▶ [WORK REQUIRED]: Shown below are entries with pictures; the line with "scientific name: Rattus" through the line with "A: Sequence-level." is the span to retype exactly, and the pictures stay out.

----------

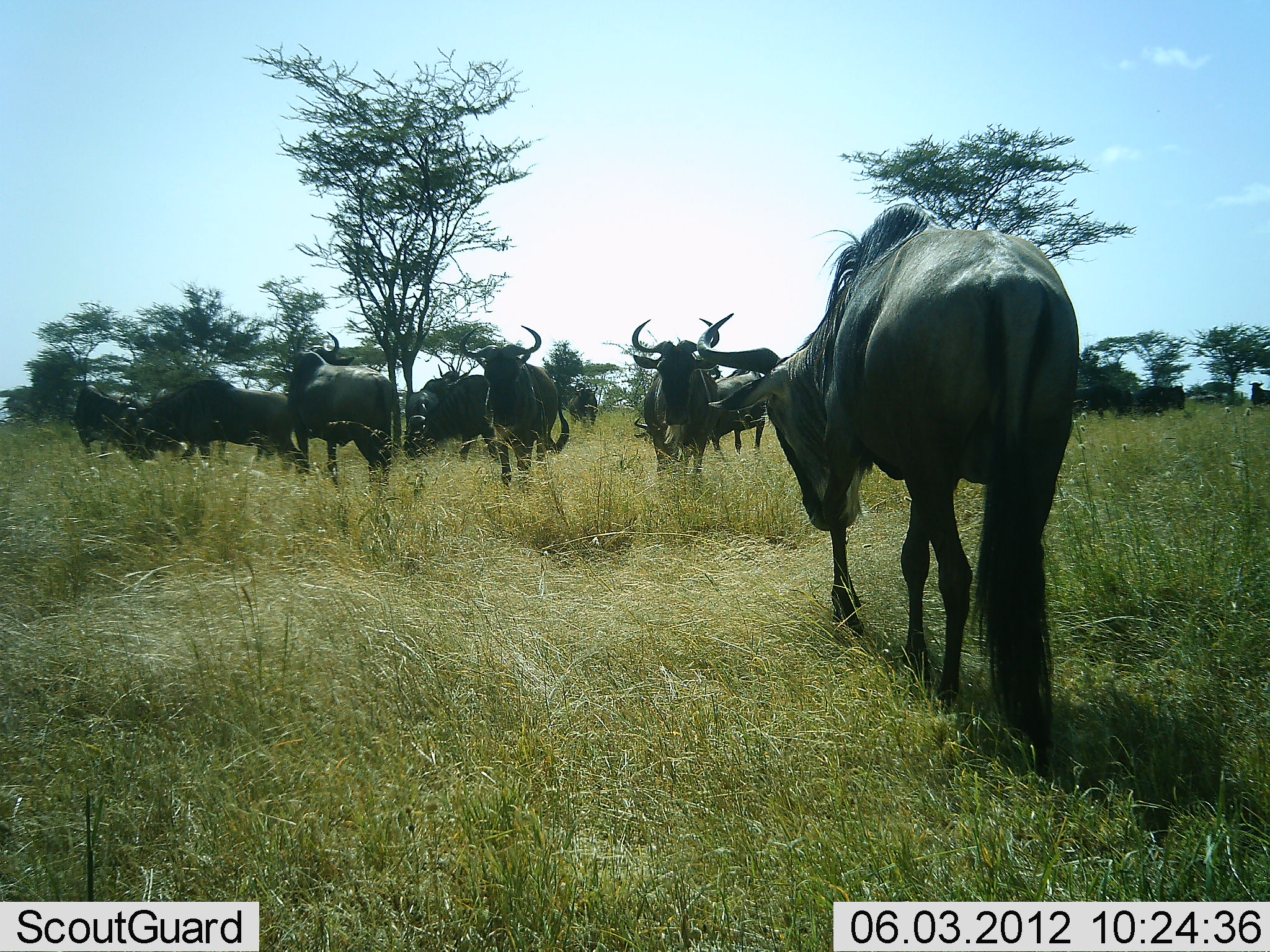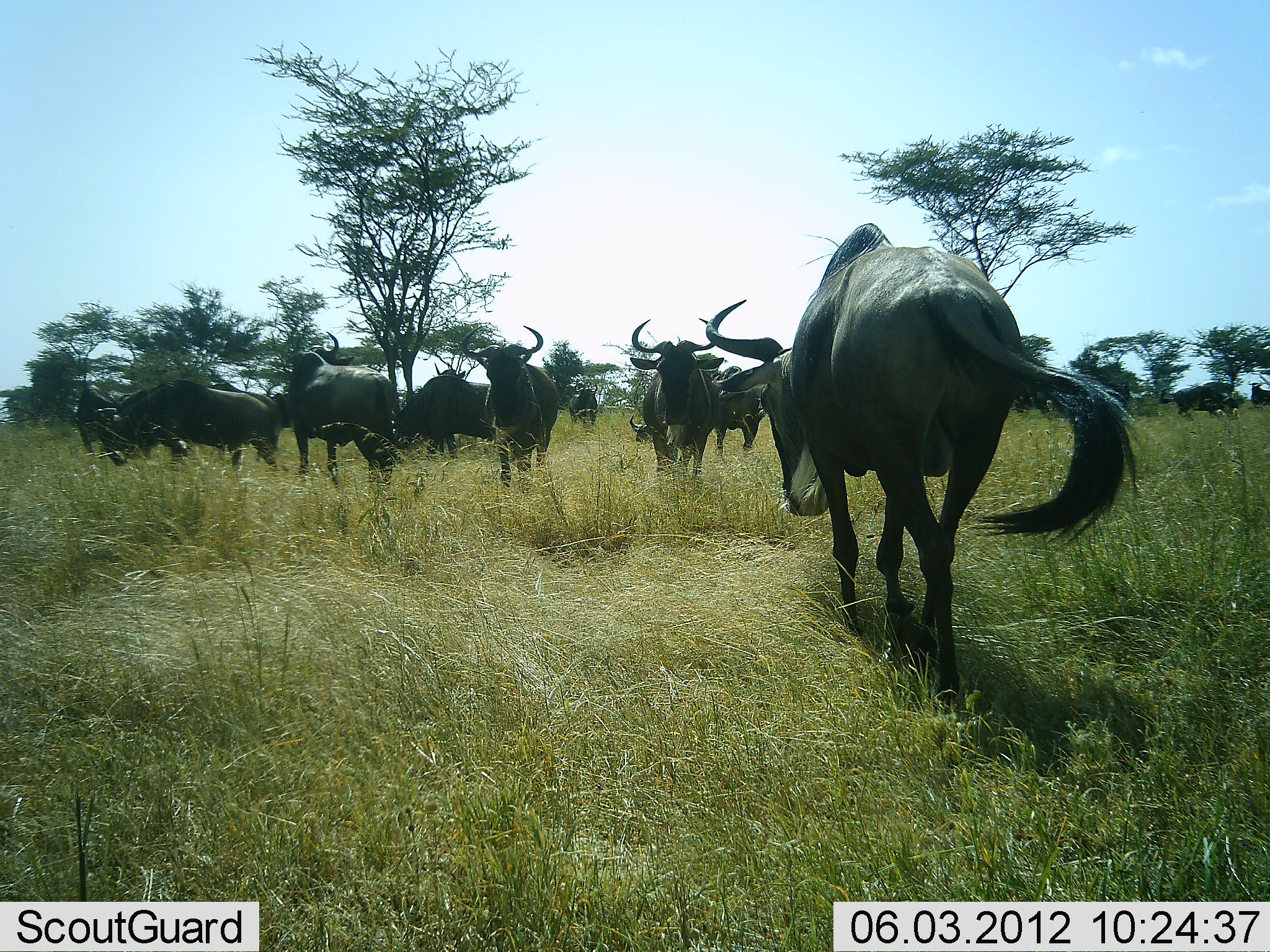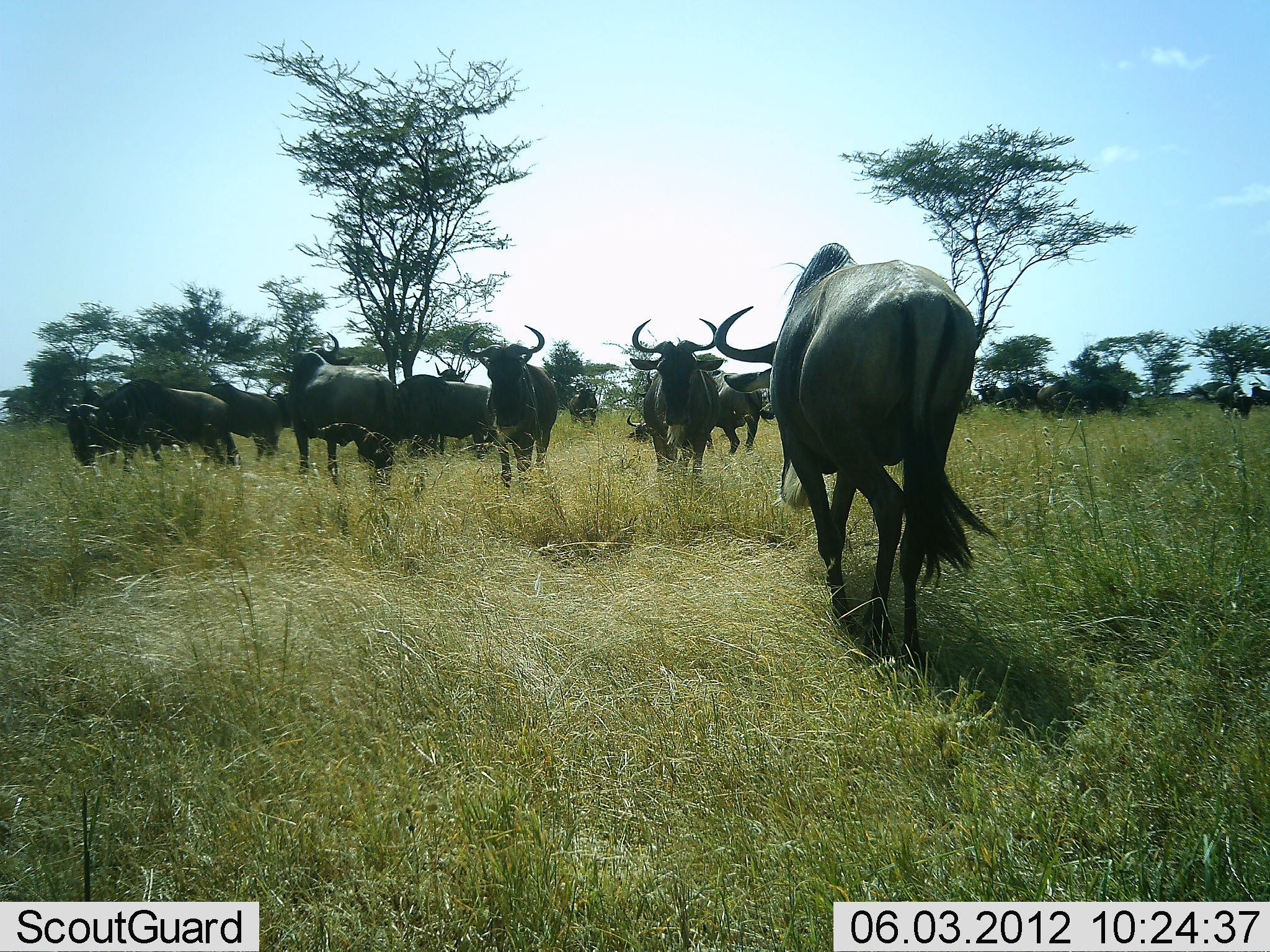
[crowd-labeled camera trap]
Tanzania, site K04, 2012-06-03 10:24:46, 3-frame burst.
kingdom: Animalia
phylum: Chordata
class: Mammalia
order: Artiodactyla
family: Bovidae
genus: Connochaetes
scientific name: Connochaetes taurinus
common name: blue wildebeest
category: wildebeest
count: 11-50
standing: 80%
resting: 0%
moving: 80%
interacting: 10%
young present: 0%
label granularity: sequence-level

----------

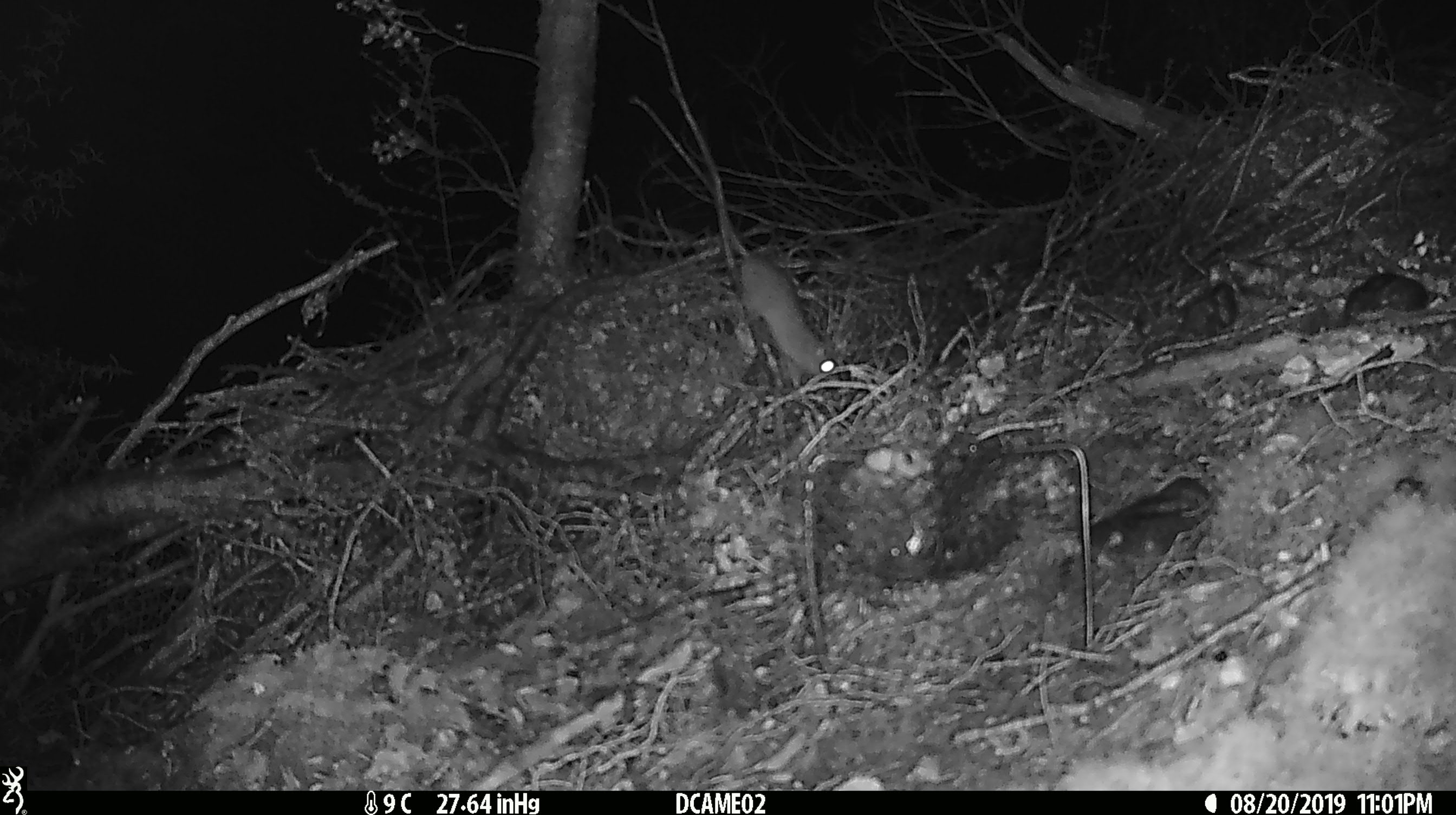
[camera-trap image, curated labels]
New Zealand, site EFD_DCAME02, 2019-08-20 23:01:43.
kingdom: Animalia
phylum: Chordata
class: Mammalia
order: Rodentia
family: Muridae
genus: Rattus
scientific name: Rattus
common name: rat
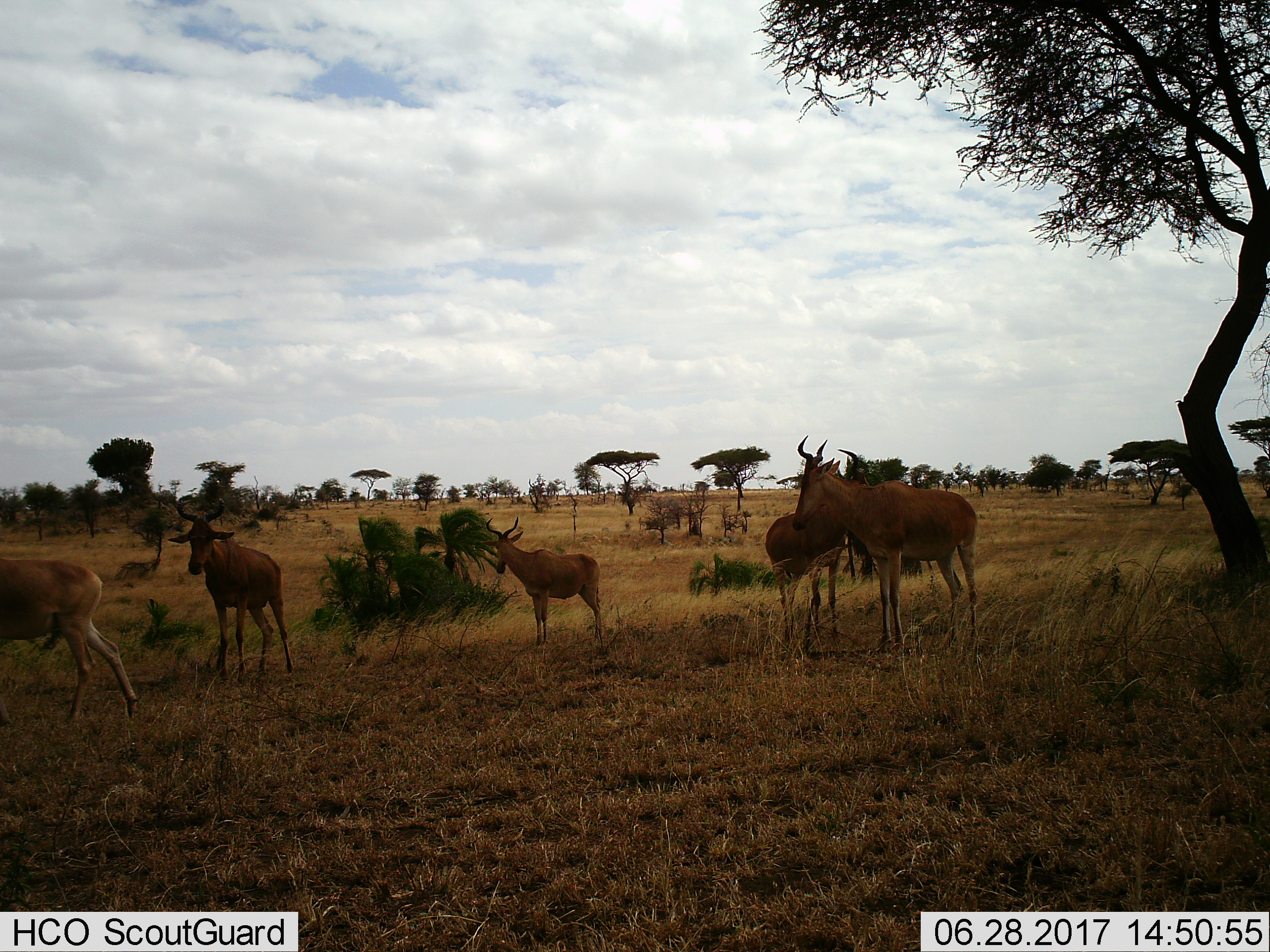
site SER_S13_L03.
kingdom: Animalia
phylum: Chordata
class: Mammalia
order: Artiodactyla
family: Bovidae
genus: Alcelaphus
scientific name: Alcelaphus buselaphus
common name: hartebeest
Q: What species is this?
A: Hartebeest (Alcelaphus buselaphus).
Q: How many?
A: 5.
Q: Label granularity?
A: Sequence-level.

----------

▶ [EXERCISE RESULT]:
scientific name: Rattus
common name: rat
site SER_S13_L03.
kingdom: Animalia
phylum: Chordata
class: Mammalia
order: Artiodactyla
family: Bovidae
genus: Alcelaphus
scientific name: Alcelaphus buselaphus
common name: hartebeest
Q: What species is this?
A: Hartebeest (Alcelaphus buselaphus).
Q: How many?
A: 5.
Q: Label granularity?
A: Sequence-level.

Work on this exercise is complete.